17 Ces travaux des modernistes ont, par contrecoup, mis en évidence la double rupture historique que représente le siècle des Lumières d’une part, la Révolution et l’Empire de l’autre. Basculement des Lumières tout d’abord, avec l’apparition d’une nouvelle culture professionnelle fondée sur le mérite et le savoir, au cours de laquelle l’administrateur se fait ingénieur, géomètre et statisticien et plus seulement juriste [26]. Années décisives de ce XVIIIe siècle pendant lesquelles l’outillage conceptuel des pratiques administratives s’étoffe considérablement avec l’affirmation de la polysémie des concepts de « police » et celui de « service public » [27]. Il reviendra à la Révolution et à l’Empire d’initier, dans un double mouvement paradoxal de rupture et de continuité, une clarification décisive de ces deux concepts, préalable à l’apparition d’une administration moderne, spécialisée et rationnalisée. « Le service public en vient à désigner une activité d’utilité générale, celle de l’État et des collectivités locales » que le régime Directorial expérimente en matière économique par des dispositifs de contrôle réglementaire des délégations de service, notamment en matière de transport [28].
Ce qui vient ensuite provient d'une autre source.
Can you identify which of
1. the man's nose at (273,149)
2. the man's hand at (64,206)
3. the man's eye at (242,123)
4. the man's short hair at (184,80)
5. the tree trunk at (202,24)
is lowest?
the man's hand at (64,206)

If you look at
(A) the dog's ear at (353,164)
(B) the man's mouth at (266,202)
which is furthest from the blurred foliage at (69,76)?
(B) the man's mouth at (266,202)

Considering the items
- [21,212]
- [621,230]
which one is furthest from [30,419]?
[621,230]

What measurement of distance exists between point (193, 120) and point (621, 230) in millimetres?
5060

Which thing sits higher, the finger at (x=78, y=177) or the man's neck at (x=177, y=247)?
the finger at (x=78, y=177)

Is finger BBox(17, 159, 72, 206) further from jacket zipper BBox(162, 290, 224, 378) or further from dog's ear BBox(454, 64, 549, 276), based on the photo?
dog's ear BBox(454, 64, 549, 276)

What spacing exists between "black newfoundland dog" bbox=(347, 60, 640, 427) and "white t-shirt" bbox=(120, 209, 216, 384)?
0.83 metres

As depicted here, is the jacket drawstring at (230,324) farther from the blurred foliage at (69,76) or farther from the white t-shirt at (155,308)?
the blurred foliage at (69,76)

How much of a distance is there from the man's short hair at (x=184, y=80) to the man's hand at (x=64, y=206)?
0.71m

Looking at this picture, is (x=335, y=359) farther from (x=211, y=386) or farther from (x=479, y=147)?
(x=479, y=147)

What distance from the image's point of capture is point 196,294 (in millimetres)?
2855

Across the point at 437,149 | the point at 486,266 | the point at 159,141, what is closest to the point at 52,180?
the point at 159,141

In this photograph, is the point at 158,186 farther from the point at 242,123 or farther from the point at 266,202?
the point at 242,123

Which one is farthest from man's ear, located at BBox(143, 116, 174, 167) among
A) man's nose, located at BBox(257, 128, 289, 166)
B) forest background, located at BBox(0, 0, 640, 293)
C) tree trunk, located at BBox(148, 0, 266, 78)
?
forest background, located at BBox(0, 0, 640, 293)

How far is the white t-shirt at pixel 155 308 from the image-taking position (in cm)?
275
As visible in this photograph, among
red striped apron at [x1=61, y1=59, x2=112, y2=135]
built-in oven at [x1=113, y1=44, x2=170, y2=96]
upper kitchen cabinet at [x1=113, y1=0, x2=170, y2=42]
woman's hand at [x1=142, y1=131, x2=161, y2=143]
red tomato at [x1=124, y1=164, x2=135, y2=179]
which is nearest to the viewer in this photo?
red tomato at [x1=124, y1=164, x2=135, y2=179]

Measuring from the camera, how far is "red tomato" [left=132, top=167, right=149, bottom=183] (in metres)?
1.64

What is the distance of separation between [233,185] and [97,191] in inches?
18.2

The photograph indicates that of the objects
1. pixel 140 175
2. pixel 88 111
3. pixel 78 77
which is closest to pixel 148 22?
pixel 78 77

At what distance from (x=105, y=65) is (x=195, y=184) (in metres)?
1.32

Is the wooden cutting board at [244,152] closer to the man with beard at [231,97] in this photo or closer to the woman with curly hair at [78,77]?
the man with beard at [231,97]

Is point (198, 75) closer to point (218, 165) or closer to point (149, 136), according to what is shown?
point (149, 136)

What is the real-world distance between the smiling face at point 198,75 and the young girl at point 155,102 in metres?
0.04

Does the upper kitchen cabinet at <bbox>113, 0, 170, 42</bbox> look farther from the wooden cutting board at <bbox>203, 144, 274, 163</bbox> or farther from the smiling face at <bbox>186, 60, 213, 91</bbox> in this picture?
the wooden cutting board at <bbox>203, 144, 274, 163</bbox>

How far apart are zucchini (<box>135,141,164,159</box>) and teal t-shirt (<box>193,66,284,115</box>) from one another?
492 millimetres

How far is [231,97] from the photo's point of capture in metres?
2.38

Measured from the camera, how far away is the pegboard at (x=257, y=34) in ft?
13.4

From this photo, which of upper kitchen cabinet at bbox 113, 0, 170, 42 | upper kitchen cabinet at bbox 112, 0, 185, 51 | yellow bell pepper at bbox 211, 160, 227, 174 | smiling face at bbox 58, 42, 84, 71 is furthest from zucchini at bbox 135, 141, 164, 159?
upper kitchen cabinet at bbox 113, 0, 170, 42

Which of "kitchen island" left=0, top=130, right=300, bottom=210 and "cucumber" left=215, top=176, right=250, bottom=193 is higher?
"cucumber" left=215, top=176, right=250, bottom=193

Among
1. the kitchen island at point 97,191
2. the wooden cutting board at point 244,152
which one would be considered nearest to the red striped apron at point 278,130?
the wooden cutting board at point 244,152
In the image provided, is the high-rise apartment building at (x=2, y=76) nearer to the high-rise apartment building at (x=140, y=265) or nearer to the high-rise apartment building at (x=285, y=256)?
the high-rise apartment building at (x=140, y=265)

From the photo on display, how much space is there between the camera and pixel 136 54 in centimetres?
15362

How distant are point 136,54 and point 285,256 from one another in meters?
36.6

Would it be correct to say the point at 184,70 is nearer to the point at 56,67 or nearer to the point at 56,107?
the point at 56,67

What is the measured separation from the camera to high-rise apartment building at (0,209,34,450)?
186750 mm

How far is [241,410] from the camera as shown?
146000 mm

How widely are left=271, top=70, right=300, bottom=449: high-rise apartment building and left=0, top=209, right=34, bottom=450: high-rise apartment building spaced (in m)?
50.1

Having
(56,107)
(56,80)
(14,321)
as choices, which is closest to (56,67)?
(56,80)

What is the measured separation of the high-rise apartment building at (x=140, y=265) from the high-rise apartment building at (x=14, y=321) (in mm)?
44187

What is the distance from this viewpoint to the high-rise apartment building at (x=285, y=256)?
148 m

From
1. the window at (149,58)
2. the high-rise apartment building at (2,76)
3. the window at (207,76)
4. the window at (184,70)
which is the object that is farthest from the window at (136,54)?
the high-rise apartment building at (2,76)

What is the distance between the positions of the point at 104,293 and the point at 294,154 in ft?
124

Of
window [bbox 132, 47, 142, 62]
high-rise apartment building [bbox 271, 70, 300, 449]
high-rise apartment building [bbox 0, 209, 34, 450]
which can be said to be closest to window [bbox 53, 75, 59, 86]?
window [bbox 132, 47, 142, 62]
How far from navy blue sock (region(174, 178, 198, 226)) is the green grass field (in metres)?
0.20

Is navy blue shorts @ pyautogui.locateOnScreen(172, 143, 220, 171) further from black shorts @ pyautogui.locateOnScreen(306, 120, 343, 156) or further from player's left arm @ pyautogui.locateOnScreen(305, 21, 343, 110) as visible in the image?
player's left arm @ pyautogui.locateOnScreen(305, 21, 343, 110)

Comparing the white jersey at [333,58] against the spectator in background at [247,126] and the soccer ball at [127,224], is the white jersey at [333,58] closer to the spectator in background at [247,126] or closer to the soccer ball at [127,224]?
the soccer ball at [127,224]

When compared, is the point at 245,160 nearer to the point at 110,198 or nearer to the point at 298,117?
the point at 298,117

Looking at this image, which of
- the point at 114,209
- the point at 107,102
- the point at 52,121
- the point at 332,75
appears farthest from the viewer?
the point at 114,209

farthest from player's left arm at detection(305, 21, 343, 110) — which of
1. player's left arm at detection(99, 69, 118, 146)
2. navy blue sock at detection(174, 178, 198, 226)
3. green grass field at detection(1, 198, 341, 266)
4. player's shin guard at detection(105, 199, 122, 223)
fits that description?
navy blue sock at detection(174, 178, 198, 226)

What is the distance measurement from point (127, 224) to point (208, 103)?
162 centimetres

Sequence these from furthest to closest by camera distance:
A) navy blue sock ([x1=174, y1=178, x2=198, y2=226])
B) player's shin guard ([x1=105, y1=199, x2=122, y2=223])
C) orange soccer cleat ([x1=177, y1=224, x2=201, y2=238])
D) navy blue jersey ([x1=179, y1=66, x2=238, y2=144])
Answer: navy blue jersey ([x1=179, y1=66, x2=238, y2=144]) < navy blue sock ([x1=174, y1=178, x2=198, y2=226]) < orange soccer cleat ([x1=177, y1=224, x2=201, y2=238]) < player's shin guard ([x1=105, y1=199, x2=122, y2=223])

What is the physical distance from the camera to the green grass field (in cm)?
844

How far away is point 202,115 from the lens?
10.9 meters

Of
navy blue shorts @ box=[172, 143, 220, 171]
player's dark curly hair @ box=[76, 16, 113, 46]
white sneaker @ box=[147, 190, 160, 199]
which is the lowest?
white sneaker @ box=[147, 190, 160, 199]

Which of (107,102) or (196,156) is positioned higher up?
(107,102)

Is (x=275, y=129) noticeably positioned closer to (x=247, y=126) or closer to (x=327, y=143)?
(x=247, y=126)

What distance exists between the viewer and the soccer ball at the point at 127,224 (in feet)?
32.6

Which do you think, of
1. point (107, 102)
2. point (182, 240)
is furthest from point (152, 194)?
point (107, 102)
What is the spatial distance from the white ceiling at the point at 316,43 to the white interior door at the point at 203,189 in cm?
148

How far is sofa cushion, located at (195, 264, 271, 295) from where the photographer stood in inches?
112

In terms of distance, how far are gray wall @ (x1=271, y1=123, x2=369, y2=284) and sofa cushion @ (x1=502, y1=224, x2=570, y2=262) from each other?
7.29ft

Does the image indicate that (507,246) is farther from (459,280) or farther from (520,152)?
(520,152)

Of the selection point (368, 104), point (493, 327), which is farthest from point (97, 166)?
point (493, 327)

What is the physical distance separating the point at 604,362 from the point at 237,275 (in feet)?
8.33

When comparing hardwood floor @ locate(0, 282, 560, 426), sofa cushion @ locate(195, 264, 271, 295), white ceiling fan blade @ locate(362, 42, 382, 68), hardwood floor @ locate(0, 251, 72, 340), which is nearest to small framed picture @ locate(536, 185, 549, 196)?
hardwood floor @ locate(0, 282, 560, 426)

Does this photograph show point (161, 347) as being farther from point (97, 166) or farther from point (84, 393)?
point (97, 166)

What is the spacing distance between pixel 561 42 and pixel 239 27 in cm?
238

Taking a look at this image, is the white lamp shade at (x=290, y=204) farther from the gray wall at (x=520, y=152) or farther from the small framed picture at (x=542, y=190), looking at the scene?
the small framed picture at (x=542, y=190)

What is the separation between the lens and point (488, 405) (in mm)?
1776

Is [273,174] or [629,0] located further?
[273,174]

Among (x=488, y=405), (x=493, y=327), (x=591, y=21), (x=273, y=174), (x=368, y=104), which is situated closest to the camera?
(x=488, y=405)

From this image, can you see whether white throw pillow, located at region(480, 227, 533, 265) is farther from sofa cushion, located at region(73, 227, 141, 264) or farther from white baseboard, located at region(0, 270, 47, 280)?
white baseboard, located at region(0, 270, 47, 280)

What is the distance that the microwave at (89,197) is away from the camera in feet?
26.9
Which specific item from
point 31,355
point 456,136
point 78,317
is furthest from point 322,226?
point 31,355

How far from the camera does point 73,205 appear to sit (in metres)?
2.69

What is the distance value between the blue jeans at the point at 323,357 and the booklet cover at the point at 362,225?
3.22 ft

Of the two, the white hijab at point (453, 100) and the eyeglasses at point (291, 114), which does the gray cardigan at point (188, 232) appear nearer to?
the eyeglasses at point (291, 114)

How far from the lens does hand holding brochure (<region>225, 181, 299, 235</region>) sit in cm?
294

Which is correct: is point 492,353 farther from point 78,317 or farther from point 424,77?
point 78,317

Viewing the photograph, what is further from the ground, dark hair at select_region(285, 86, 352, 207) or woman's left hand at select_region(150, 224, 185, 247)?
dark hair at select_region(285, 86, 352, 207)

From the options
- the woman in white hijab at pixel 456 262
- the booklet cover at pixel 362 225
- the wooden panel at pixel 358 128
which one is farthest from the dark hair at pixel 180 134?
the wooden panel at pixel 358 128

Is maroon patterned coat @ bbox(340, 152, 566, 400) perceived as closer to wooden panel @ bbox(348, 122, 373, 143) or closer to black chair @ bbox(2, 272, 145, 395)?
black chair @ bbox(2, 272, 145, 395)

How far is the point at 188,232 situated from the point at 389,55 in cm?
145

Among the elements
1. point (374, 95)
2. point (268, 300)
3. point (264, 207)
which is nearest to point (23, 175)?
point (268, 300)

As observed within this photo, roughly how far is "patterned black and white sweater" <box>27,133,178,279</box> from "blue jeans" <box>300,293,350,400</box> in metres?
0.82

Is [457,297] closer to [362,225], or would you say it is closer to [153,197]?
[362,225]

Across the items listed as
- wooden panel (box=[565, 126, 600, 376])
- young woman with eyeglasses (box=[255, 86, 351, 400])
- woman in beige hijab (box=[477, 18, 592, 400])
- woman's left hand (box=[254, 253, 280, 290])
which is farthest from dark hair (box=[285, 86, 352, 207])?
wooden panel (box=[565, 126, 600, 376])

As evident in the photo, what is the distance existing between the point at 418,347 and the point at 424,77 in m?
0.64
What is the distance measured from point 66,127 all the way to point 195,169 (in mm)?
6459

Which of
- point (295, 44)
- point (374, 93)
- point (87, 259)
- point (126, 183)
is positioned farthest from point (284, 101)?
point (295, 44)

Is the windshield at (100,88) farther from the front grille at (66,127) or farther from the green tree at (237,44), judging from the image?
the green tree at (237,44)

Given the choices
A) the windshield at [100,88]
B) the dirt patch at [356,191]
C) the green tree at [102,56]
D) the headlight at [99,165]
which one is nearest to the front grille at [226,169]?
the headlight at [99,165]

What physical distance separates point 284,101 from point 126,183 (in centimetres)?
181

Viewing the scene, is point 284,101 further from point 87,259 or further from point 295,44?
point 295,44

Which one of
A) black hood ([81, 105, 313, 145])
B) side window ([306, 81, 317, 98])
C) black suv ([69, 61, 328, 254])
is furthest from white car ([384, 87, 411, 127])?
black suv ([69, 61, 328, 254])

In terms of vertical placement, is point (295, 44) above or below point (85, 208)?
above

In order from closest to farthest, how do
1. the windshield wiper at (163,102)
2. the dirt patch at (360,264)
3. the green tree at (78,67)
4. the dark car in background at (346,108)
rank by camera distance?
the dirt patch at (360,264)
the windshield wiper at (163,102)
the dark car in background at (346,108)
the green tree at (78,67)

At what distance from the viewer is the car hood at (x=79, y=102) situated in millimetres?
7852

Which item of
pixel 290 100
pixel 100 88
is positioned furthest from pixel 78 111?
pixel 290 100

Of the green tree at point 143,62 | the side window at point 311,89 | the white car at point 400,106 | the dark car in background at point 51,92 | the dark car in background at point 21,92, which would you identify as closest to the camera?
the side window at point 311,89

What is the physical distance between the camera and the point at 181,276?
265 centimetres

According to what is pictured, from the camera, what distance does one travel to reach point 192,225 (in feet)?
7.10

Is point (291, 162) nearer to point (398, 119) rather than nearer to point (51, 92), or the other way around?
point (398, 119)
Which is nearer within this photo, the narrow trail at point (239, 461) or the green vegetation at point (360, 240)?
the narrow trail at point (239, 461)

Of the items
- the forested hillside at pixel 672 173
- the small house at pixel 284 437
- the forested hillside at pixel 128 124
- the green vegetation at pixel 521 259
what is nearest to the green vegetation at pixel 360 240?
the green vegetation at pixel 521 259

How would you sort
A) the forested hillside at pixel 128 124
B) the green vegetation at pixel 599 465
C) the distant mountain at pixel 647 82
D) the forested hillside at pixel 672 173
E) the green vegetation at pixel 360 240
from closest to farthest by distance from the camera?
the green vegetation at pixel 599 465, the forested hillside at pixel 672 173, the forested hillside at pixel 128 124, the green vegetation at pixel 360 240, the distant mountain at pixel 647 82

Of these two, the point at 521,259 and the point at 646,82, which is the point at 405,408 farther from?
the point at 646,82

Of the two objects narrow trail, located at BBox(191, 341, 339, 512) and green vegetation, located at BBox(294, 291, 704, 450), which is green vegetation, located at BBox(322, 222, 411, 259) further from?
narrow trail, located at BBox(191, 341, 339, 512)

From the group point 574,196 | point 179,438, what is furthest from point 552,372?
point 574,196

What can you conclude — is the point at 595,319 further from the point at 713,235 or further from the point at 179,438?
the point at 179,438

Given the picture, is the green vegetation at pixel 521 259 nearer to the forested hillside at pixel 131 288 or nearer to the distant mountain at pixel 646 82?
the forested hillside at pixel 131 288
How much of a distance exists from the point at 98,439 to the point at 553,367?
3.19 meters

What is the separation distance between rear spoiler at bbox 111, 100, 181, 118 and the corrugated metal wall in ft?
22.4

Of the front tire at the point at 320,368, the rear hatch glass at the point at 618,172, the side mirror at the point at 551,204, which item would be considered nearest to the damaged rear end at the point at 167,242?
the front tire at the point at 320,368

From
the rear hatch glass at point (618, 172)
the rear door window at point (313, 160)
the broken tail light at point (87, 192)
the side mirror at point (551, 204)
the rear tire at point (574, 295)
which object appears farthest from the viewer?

18 De telles innovations ne purent se réaliser sans une reconfiguration des relations entre le politique et l’administratif tout au long de la décennie révolutionnaire. L’un des intérêts de l’article d’Éric Szulman sur l’administration de la navigation intérieure pendant la Révolution tient en son analyse de la succession de trois périodes distinctes dans l’évolution de ces relations, contredisant toute interprétation téléologique de la construction de la puissance administrative du prétendu modèle jacobin français, dont le terme se solda toutefois par une rupture majeure : la perte du pouvoir des administrateurs/ingénieurs des Ponts et chaussées au bénéfice du législateur sur la politique de transport fluvial ! Sur l’ambiguïté constitutive des rapports entre le Politique et l’Administratif sous la Révolution, Virginie Martin présente quant à elle un cas d’école : comment une enquête statistique envisagée comme un outil au service de la diplomatie commerciale du Directoire est détournée de son usage administratif à des fins politiques en 1797 (an V) !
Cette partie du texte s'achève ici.